なおこの間に
論文が一本公刊されております。Takehiro OHYA, "Twisted Diet: A Failure in Legislating Politics in Japan", Legisprudence: International Journal for the Study of Legislation, vol. 2, no. 3, Hart Publishing, 2008, pp. 253-269. 2008年の3号なんだけど出たのは4月らしい。一応査読誌だし、英語もほとんど直されなかったので「英語で論文を書く能力がある」と自称してももういいかなと思う今日この頃。留学経験なしでもここまで行けます。

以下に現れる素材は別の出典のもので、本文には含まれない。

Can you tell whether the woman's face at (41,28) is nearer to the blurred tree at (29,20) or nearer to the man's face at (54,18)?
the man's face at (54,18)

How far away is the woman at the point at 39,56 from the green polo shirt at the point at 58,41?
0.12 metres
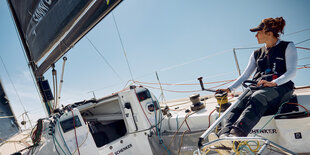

内容はまず現状の「ねじれ国会」で何が起きているかということと、そこでの行動が各行為主体にとっては基本的に合理的だということの指摘。つまり問題は、不合理な主体がいるから制度がうまくいかないというのは(もちろん予測が甘いという点を問題にし得るにせよ)そういう主体を排除したり制約したりするサブシステムを導入すれば解決するので制度自体はそう悪くないのに対し、みんなが合理的に行動したら破綻しましたというのはより根本的だろうと。それは結局「政治への立法」(この号のテーマはlegislating politicsだったのですよ)の失敗だろうと、そういう話です。海外の読者を基本的に想定して、日本政治の現状とか議会運営のルールとかその特徴とかの話をやや丁寧に書いているので、日本人の読者には面白くないと自分では思っています。まあ、最近やっている「立法学」関係への私なりの貢献のつもり。
次は日本語書かなきゃなあ。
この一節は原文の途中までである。